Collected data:
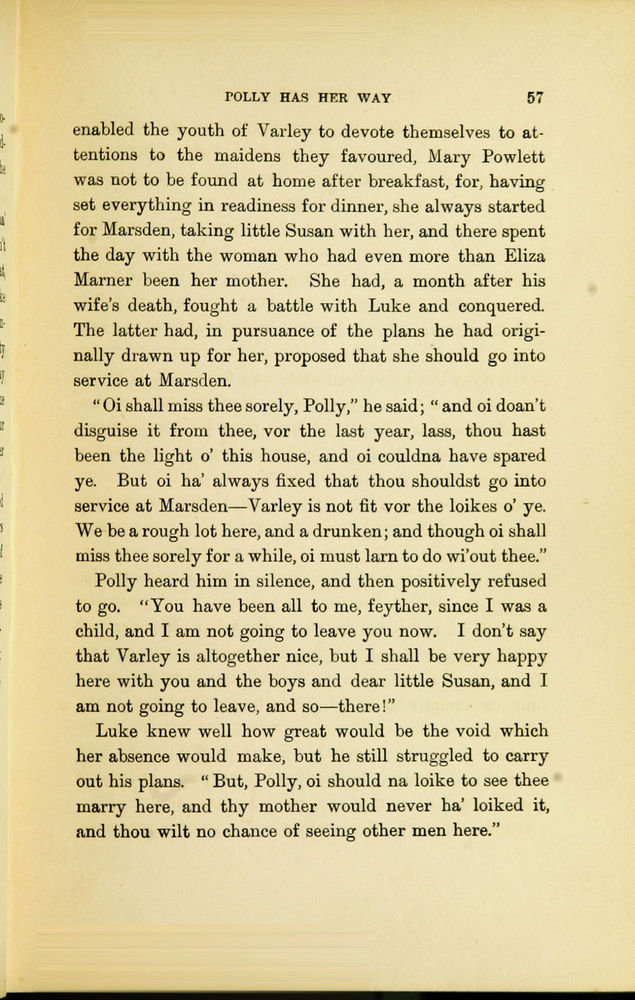 POLLY HAS HER WAY 57

enabled the youth of Varley to devote themselves to attentions to the maidens they favoured, Mary Powlett was not to be found at home after breakfast, for, having set everything in readiness for dinner, she always started for Marsden, taking little Susan with her, and there spent the day with the woman who had even more than Eliza Marner been her mother. She had, a month after his wife's death, fought a battle with Luke and conquered. The latter had, in pursuance of the plans he had originally drawn up for her, proposed that she should go into service at Marsden.

"Oi shall miss thee sorely, Polly," he said; "and oi doan't disguise it from thee, vor the last year, lass, thou hast been the light o' this house, and oi couldna have spared ye. But oi ha' always fixed that thou shouldst go into service at Marsden—Varley is not fit vor the loikes o' ye. We be a rough lot here, and a drunken; and though oi shall miss thee sorely for a while, oi must larn to do wi'out thee."

Polly heard him in silence, and then positively refused to go. "You have been all to me, feyther, since I was a child, and I am not going to leave you now. I don't say that Varley is altogether nice, but I shall be very happy here with you and the boys and dear little Susan, and I am not going to leave, and so—there!"

Luke knew well how great would be the void which her absence would make, but he still struggled to carry out his plans. "But, Polly, oi should na loike to see thee marry here, and thy mother would never ha' loiked it, and thou wilt no chance of seeing other men here."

How to complete this task:
Keeping every word as it is, write out all the data and omit the pictures.

Task solution:
 POLLY HAS HER WAY 57

enabled the youth of Varley to devote themselves to attentions to the maidens they favoured, Mary Powlett was not to be found at home after breakfast, for, having set everything in readiness for dinner, she always started for Marsden, taking little Susan with her, and there spent the day with the woman who had even more than Eliza Marner been her mother. She had, a month after his wife's death, fought a battle with Luke and conquered. The latter had, in pursuance of the plans he had originally drawn up for her, proposed that she should go into service at Marsden.

"Oi shall miss thee sorely, Polly," he said; "and oi doan't disguise it from thee, vor the last year, lass, thou hast been the light o' this house, and oi couldna have spared ye. But oi ha' always fixed that thou shouldst go into service at Marsden—Varley is not fit vor the loikes o' ye. We be a rough lot here, and a drunken; and though oi shall miss thee sorely for a while, oi must larn to do wi'out thee."

Polly heard him in silence, and then positively refused to go. "You have been all to me, feyther, since I was a child, and I am not going to leave you now. I don't say that Varley is altogether nice, but I shall be very happy here with you and the boys and dear little Susan, and I am not going to leave, and so—there!"

Luke knew well how great would be the void which her absence would make, but he still struggled to carry out his plans. "But, Polly, oi should na loike to see thee marry here, and thy mother would never ha' loiked it, and thou wilt no chance of seeing other men here."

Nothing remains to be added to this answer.